Hearing this was so painful that I could not stop crying. This experience has led me to start supporting a mobile clinic run by HPO this January.
What I do is the “Water of Life”
For me, social contribution activities are life itself. If I hadn’t started the NGO, I might have died. If my hometown is in a difficult situation and I cannot do anything about it, there is nothing more painful.
People need to drink water when they are thirsty. For me, running an NGO is the same as drinking water. It’s what has kept me alive until now. I feel that my life has meaning only when I can contribute to society. This belief may have been given to me by my late father. He’s telling me to do this. I think the reason why my first NGO was able to achieve the results it did was because my father was liked and trusted by so many people. Publishing his books was not enough, but through NGO activities, I have finally been able to regain peace of mind.
What does Japan mean to you?
It is a place where I feel safe.
I used to yearn to go to foreign countries, but Japan was not among them. I wanted to go to universities in Singapore or the United States. But I ended up coming to Japan because I met my husband who was captain of a ship owned by a Japanese shipping company. He and I had to get married abroad for various reasons, and my brother and relatives were already living in Japan.
Of course, it was hard to give birth and raise two children in a foreign country while not understanding any Japanese.
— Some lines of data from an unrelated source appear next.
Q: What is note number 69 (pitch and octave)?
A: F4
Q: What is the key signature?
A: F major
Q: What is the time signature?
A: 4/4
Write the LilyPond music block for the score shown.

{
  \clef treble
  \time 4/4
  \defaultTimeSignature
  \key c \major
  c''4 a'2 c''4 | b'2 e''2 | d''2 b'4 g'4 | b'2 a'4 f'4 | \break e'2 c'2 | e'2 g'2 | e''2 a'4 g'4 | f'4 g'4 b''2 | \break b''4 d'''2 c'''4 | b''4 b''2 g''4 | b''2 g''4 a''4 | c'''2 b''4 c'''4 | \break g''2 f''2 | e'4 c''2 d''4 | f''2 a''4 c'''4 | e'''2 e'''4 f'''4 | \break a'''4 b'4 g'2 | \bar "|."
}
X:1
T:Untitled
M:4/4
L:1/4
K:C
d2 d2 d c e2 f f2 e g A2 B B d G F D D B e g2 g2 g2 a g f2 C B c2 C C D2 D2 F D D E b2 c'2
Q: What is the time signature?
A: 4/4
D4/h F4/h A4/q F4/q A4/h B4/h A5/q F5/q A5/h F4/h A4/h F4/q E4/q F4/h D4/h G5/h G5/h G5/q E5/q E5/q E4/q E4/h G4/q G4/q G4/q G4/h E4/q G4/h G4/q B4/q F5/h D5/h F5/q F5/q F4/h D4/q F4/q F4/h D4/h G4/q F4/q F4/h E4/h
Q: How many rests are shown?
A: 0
My older son was also teased for his skin color and other reasons when he started elementary school. But now I can say with confidence that I am glad I came to Japan! The Japanese people have been so nice. When my older son joined the local soccer team, he was saved by his teammates who did not care about his skin color. By the way, I don’t think the elementary school classmates who made fun of him were ill-minded. They were just immature and lacked knowledge .
My younger son who was born premature and subsequently spent a year and a half in the hospital for asthma, was able to receive treatment at almost zero medical cost. If we had not lived in Japan, I do not know what would have happened to his life. That is why I always say to my two children, “Let’s do what we can do for Japan and for Myanmar.”
I myself am unable to return to my home country for various reasons. I hope the day will come when we can go to Myanmar and see what’s going on and hear directly from the people. I also hope that people from Myanmar can come to Japan to study. That would be my ideal world.
For this to come true, I really wish that peace will return to my home country as soon as possible.